(Dataset entries)
------
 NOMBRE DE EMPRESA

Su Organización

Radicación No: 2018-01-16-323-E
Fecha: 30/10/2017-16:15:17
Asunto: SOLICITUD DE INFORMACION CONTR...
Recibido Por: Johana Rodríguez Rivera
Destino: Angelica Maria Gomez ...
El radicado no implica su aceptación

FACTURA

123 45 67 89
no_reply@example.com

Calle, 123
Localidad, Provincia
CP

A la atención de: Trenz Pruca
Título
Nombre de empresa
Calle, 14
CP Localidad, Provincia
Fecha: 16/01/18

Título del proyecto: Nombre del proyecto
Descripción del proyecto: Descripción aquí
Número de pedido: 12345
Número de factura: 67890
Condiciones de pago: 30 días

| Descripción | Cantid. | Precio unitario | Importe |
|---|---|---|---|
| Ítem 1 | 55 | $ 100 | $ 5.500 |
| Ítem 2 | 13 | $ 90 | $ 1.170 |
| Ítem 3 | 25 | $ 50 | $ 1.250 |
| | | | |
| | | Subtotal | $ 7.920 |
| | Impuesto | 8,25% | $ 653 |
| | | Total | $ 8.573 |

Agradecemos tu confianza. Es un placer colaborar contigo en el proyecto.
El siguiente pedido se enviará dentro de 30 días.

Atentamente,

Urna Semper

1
------
== Exercise description ==
Produce exactly the lines from the one containing "8,25% | $ 653 |" through the final line of the records above, both included, and no others.

== Output for this task ==
| | Impuesto | 8,25% | $ 653 |
| | | Total | $ 8.573 |

Agradecemos tu confianza. Es un placer colaborar contigo en el proyecto.
El siguiente pedido se enviará dentro de 30 días.

Atentamente,

Urna Semper

1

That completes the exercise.